2021年5月、『令和2年度 食料・農業・農村白書』が公表された。食料・農業・農村は国の平和的存続において基本となるものであるため、この白書を年に一度公表して、その動向、同年度に実施した施策、翌年度以降の方針を明らかにしている。残念ながら白書に掲げられた目標が達せられないことも多く、例えば食料自給率や担い手確保は過去数十年に渡る課題であり続けている。

しかし、特に翌年度以降の施策は産官学の共通認識に基づいているので、国として目指す未来の農業の方向性を理解するのに役立つ。また補助金の動向を示唆するものとして目を光らせておくと良いだろう。

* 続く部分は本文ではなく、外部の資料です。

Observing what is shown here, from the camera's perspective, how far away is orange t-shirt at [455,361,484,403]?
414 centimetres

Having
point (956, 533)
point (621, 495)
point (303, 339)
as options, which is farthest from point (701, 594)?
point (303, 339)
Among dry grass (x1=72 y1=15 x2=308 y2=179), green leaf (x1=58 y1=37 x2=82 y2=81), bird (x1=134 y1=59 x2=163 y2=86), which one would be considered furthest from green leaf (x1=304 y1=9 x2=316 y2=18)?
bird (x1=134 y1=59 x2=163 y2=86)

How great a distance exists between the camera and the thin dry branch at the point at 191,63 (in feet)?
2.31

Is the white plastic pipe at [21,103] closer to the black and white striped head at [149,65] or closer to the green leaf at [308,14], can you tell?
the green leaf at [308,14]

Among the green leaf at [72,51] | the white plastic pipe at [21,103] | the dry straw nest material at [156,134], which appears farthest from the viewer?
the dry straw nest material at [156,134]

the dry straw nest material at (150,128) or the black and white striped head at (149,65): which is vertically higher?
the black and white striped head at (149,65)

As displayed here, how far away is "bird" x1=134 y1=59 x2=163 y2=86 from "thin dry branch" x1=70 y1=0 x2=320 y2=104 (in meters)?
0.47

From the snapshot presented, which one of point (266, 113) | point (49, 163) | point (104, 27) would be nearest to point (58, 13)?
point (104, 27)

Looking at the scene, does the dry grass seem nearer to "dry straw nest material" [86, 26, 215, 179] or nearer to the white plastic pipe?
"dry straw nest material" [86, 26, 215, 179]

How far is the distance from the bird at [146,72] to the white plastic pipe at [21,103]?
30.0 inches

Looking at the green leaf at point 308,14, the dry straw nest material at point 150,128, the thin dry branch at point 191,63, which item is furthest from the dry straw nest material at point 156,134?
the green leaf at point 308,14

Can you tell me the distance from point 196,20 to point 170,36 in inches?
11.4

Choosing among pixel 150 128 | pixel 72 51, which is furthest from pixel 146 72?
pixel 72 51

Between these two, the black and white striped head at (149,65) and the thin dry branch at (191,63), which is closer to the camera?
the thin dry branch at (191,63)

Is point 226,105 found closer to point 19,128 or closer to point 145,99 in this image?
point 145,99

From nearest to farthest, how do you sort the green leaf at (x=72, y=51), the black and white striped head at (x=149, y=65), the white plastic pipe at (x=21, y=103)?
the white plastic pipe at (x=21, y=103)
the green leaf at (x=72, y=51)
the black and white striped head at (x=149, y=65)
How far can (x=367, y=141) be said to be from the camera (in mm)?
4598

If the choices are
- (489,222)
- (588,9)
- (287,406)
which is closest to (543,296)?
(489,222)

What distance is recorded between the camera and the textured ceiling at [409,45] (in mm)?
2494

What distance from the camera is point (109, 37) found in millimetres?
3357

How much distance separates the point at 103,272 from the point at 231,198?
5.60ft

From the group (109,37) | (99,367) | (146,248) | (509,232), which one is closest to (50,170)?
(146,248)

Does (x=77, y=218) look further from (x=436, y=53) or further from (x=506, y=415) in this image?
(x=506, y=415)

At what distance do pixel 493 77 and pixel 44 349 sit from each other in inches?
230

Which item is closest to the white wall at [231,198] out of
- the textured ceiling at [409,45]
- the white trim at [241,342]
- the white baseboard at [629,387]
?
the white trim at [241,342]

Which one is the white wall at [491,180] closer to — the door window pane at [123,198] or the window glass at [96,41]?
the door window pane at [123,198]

ここでは白書の注目トピックスを要約して紹介しよう。農水省のウェブサイトで無料公開されている全文と併せてご一読いただきたい。



1.みどりの食料システム戦略

持続可能な食料システムの実現を目指して『みどりの食料システム戦略』が策定された。生産力向上と持続性の両立をイノベーションで実現する。特にインパクトを与えたのが、2050年までのCO2排出ゼロ化だ。ハードルは高いが方向性は示された。

2050年までに目指す姿(要約)

●農林水産業のCO2 ゼロエミッション化を実現
●化学農薬の使用量(リスク換算)を50%低減
●化学肥料の使用量を30%低減
●有機農業の面積割合を25%(100万ha)に拡大
●食品製造業の労働生産性を最低3割向上(2030年まで)
●食品企業において持続可能性に配慮した輸入原材料調達を実現(2030年まで)
 

2.農林水産物・食品の輸出の新たな戦略

農林水産省に「輸出・国際局」(仮称)を設置して、海外市場で求められる量・価格・品質・規格の産品を継続的に生産・販売するマーケットインの体制を整備する。輸出重点27品目と輸出目標が設定され、ターゲット国・地域、輸出目標、手段が明確化された。 

 
 

3.スマート農業実証プロジェクト

スマート農業技術について、生産現場に導入して経営に与える効果の分析・情報発信を行うスマート農業実証プロジェクトが実施されている。その課題を踏まえ、今後5年間に展開する政策の方向性を示す『スマート農業推進総合パッケージ』が策定された。
 

4.農業・食関連産業でのデジタル変革の推進

デジタル技術活用を推進するための『農業DX構想』がまとめられた。鳥獣被害対策や農業基盤整備、それに流通・消費分野でのデータ活用のほか、食品製造業や外食・中食産業におけるAIやロボット技術による自動化等が考えられている。
 

5.フードテックの現状

代替肉や健康・栄養に配慮した食品、調理ロボット、昆虫を活用した環境負荷の低減に資する食料・飼料・肥料の生産等の分野で、スタートアップ企業等が事業展開、研究開発を実施していることが記載された。2020年10月にはフードテック官民協議会が設立された。